-- start of RECORDED DATA --

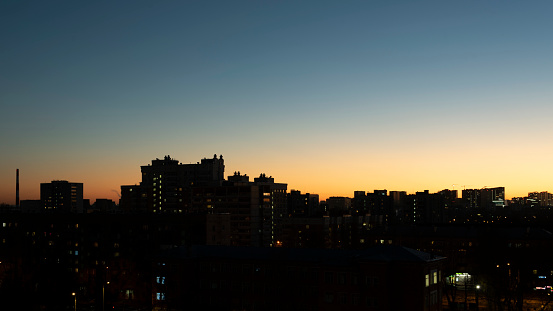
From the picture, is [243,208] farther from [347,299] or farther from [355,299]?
[355,299]

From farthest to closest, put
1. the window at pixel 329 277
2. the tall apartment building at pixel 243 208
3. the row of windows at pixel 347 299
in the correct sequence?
the tall apartment building at pixel 243 208
the window at pixel 329 277
the row of windows at pixel 347 299

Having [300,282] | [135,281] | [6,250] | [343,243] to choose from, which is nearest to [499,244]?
[343,243]

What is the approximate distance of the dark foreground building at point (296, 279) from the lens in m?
54.2

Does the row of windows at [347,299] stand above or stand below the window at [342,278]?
below

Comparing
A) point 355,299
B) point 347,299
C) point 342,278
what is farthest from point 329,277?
point 355,299

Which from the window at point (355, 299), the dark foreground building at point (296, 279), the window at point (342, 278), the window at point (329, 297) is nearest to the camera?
the dark foreground building at point (296, 279)

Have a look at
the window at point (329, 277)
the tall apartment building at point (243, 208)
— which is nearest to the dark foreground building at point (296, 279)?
the window at point (329, 277)

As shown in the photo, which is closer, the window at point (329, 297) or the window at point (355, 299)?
the window at point (355, 299)

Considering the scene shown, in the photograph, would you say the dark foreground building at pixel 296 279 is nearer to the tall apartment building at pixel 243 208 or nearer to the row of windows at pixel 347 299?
the row of windows at pixel 347 299

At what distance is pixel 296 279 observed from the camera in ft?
197

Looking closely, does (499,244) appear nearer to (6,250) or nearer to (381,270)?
(381,270)

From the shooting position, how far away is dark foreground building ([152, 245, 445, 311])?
54.2m

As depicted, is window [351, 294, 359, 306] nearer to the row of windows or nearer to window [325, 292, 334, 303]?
the row of windows

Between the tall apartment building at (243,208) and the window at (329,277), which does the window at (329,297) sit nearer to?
the window at (329,277)
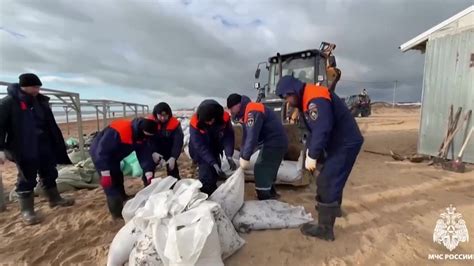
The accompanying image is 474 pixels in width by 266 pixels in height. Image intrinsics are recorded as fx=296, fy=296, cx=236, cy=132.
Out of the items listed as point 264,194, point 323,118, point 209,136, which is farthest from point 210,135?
point 323,118

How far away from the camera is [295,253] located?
229cm

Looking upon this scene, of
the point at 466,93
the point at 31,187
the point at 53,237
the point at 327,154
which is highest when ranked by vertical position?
the point at 466,93

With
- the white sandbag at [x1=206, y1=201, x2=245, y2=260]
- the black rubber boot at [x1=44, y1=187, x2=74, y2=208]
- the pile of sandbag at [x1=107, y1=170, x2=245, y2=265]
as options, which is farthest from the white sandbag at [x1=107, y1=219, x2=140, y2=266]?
the black rubber boot at [x1=44, y1=187, x2=74, y2=208]

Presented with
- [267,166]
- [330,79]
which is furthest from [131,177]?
[330,79]

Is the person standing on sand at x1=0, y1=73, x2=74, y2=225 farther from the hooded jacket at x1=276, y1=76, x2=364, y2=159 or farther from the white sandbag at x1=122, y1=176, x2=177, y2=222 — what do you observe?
the hooded jacket at x1=276, y1=76, x2=364, y2=159

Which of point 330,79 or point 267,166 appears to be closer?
point 267,166

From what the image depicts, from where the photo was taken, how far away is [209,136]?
11.1ft

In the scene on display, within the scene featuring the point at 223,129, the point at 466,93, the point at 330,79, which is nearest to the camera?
the point at 223,129

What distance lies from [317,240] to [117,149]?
2.14 meters

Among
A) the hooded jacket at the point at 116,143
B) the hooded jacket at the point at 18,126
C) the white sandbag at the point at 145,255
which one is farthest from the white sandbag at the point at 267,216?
the hooded jacket at the point at 18,126

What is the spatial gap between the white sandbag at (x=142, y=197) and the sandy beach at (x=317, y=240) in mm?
384

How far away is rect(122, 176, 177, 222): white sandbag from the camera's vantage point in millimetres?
2275

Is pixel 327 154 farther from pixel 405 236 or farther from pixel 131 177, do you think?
pixel 131 177

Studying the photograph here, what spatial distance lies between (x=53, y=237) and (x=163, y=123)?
1600 millimetres
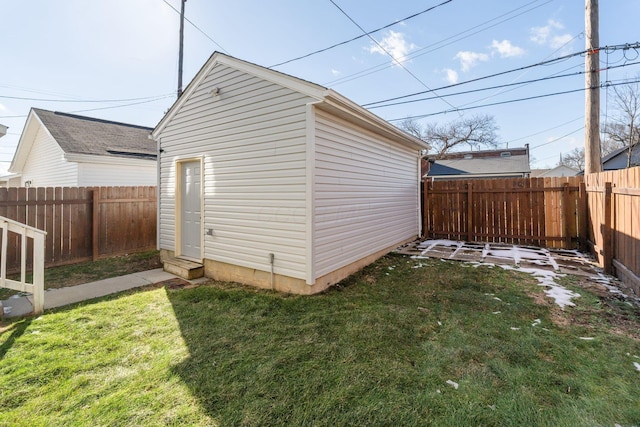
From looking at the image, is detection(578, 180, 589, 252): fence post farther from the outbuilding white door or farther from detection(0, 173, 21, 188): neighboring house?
detection(0, 173, 21, 188): neighboring house

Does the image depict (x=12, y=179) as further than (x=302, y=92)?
Yes

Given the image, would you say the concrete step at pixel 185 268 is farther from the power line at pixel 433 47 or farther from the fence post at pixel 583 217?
the fence post at pixel 583 217

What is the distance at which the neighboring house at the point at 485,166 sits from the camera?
2039 centimetres

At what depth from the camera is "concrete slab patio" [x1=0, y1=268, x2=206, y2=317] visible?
371cm

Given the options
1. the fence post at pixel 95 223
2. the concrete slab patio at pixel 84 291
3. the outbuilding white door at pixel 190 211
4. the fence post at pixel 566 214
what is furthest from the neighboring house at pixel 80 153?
the fence post at pixel 566 214

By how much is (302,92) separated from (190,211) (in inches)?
135

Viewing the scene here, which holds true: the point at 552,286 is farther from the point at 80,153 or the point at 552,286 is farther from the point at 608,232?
the point at 80,153

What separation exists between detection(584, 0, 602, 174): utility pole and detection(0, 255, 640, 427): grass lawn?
15.4ft

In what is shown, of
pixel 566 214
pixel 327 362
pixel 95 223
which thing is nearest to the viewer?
pixel 327 362

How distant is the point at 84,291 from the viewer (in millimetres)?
4406

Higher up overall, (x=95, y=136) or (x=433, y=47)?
(x=433, y=47)

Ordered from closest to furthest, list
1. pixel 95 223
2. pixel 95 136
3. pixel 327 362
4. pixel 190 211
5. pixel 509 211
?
pixel 327 362 < pixel 190 211 < pixel 95 223 < pixel 509 211 < pixel 95 136

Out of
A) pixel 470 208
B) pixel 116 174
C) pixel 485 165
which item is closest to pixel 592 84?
pixel 470 208

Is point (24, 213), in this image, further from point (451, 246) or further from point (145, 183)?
point (451, 246)
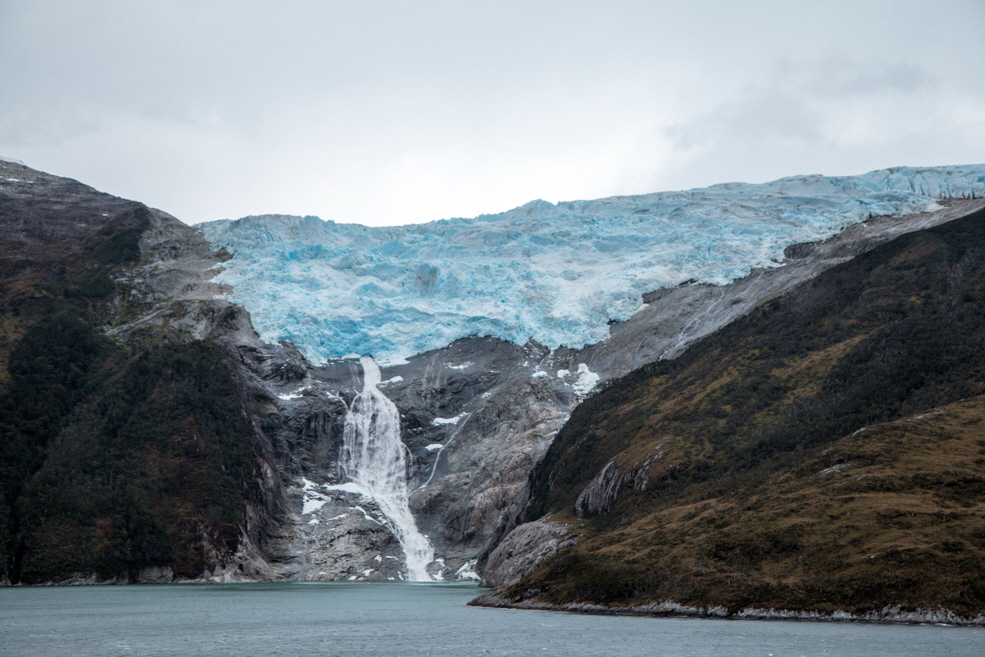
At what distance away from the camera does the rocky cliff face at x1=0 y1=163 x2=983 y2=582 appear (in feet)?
407

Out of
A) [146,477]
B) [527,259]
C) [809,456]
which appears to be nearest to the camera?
[809,456]

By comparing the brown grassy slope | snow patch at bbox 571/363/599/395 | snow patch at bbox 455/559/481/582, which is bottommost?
snow patch at bbox 455/559/481/582

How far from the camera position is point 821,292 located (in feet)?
378

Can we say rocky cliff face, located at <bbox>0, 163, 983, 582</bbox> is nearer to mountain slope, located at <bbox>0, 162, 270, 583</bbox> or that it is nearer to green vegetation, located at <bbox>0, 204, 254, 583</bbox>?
mountain slope, located at <bbox>0, 162, 270, 583</bbox>

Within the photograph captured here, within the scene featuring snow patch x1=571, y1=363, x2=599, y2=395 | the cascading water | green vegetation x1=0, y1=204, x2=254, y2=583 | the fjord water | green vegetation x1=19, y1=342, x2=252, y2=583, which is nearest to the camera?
the fjord water

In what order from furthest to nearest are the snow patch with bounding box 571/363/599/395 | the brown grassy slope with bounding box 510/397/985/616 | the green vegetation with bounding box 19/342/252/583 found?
1. the snow patch with bounding box 571/363/599/395
2. the green vegetation with bounding box 19/342/252/583
3. the brown grassy slope with bounding box 510/397/985/616

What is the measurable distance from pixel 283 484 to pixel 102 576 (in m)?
33.2

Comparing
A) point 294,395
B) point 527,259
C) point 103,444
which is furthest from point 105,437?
point 527,259

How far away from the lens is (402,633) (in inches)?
2131

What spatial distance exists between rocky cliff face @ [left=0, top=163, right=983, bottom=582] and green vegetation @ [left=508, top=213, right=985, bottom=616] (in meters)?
15.9

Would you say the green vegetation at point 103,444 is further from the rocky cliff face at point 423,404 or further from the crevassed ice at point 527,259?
the crevassed ice at point 527,259

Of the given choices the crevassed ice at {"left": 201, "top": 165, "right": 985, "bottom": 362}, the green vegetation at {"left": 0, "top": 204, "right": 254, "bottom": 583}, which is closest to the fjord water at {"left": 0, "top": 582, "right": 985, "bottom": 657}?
the green vegetation at {"left": 0, "top": 204, "right": 254, "bottom": 583}

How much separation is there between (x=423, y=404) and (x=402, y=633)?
92.9m

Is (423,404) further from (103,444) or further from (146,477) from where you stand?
(103,444)
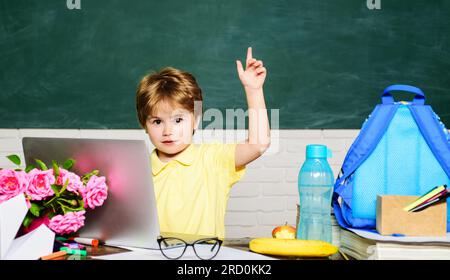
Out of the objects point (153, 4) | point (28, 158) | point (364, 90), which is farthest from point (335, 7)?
point (28, 158)

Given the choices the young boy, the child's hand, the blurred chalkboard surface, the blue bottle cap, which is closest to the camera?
the blue bottle cap

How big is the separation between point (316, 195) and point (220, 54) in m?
1.39

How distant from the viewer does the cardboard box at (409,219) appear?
1263 mm

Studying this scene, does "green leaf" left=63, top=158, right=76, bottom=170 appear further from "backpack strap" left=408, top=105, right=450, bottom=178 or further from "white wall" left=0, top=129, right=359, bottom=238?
"white wall" left=0, top=129, right=359, bottom=238

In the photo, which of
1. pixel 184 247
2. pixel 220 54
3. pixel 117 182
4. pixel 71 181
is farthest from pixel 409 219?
pixel 220 54

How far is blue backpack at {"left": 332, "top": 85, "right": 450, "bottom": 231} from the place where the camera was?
1.44 m

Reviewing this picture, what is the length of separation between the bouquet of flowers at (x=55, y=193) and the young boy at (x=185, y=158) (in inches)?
21.7

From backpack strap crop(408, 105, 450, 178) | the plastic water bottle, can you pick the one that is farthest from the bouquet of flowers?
backpack strap crop(408, 105, 450, 178)

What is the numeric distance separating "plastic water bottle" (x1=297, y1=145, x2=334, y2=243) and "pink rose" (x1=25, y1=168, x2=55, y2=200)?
0.61m

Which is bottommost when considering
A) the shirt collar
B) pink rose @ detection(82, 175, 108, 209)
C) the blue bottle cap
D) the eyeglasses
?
the eyeglasses

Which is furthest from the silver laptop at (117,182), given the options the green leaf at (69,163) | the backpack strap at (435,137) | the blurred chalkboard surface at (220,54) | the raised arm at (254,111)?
the blurred chalkboard surface at (220,54)

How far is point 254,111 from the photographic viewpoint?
1.69 meters
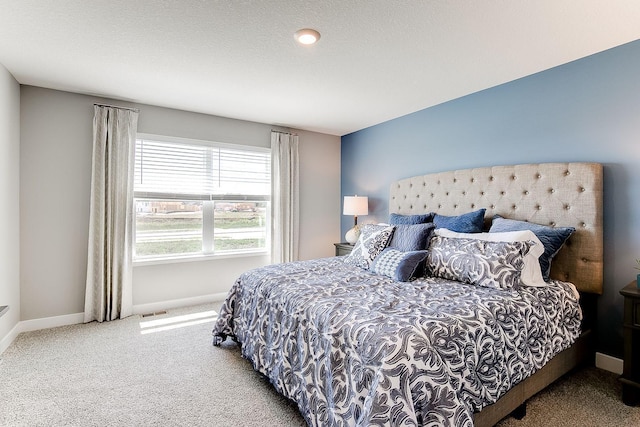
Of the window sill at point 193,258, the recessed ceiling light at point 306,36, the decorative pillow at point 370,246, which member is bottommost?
the window sill at point 193,258

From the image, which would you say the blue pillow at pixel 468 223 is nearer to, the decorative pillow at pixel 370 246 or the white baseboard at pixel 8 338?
the decorative pillow at pixel 370 246

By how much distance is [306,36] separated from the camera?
81.7 inches

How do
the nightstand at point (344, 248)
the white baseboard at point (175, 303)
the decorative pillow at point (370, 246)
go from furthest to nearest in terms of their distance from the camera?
the nightstand at point (344, 248) → the white baseboard at point (175, 303) → the decorative pillow at point (370, 246)

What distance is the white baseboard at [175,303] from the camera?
3556 millimetres

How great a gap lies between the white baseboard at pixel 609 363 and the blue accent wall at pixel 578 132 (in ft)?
0.13

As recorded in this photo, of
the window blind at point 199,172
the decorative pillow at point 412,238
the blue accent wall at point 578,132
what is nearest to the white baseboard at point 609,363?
the blue accent wall at point 578,132

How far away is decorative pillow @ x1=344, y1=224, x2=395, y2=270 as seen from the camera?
2.74 metres

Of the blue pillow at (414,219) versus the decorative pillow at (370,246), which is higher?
the blue pillow at (414,219)

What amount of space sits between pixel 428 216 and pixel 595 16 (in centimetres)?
190

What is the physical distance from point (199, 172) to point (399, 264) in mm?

-- end of RECORDED DATA --

**TO BE DONE**
Begin with the line that contains "What distance is the" and set down each line exactly until the records above end, including the final line.

**SOLUTION**
What distance is the white baseboard at [175,303] from the camera?
3556 millimetres

How great a gap lies between the white baseboard at pixel 609 363 and the blue accent wall at pixel 578 132 (in ft)?
0.13

As recorded in this photo, of
the window blind at point 199,172
the decorative pillow at point 412,238
the blue accent wall at point 578,132
what is nearest to the white baseboard at point 609,363?
the blue accent wall at point 578,132

How far away is decorative pillow @ x1=344, y1=224, x2=395, y2=270 as seen from the camera?
2.74 metres

Of the blue pillow at (414,219) versus the decorative pillow at (370,246), which is higher?
the blue pillow at (414,219)

What amount of space sits between pixel 428 216 and pixel 595 16 (in centimetres)?
190

What is the physical distance from point (199, 172) to point (399, 264) in mm?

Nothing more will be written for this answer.